Saya dimarahi, entah kenapa saya dimarahi hanya karena uang seribu rupiah yang
saya berikan kepada pengamen. Di lain hari saya juga pernah kedatangan
pengamen, waktu itu di laci sudah tersedia uang receh, kemudian saya kasih satu
koin lima ratusan, dan apa yang terjadi? Tidak seperti pengamen lainnya yang
akan pergi ketika sudah menerima uang, namun tidak bagi pengamen saat itu.
Meski hanya lima ratus rupiah yang ia dapatkan, ia tetap menyanyikan hingga
lagunya selesai. Kemudian saya amati lagi ketika dia sedang show di tetangga
sebelah, ternyata sama, meski hanya uang receh yang ia dapatkan tapi tetap
menyanyikan lagu sampai selesai. Mungkin dia bukanlah pengamen biasa, tapi
sudah menjadi pengamen professional. Mungkin juga dia sudah menciptakan lagu
sendiri meski dengan lirik dan iringan musik yang sederhana.

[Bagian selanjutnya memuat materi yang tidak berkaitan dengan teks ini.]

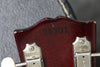 1961 Gibson LG-2 ADJ, Cherry Sunburst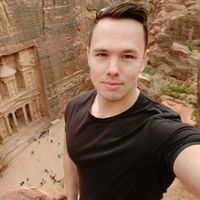 Nikolay Solenov的照片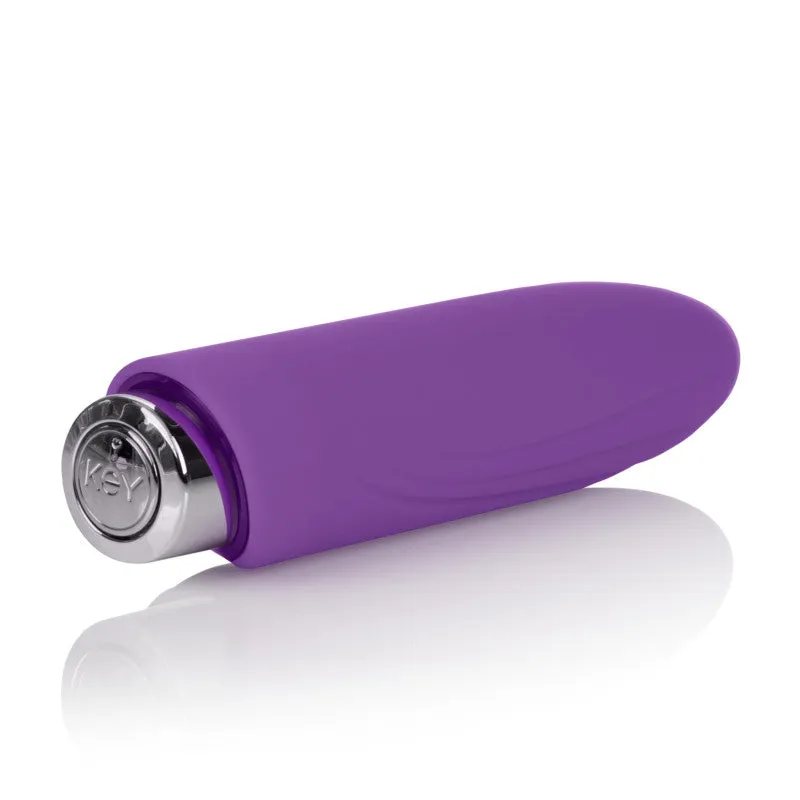 Key Nyx Mini Massager - Lavender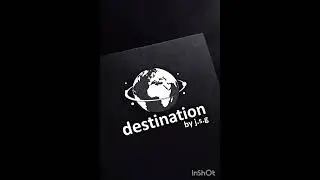 DESTINATION (original). dedicado a mis suscriptores,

Sekarang coba dibandingkan dengan artis sekarang, mana mungkin mereka doyan
dengan uang recehan. Namun saat show apa yang terjadi? Mereka menipu pemirsa
dengan gaya yang seperti orang nyanyi padahal mereka hanya lipsing. Memang
tidak semua artis atau penyanyi lipsing, terutama artis-artis senior yang sudah
jatuh bangun hanya untuk nembus label rekaman ternama agar karya-karya bisa
dipublikasikan ke masyarakat luas, mereka tidak mau menjatuhkan kualitas mereka
dalam bermusik dengan lipsing saat show.
Pada intinya, meski dia hanya show dari jalan ke jalan, dari rumah ke
rumah, dari warung ke warung dan hanya mengumpulkan uang recehan, namun mereka
bernyanyi dengan kejujuran atau dengan kata lain tidak lipsing.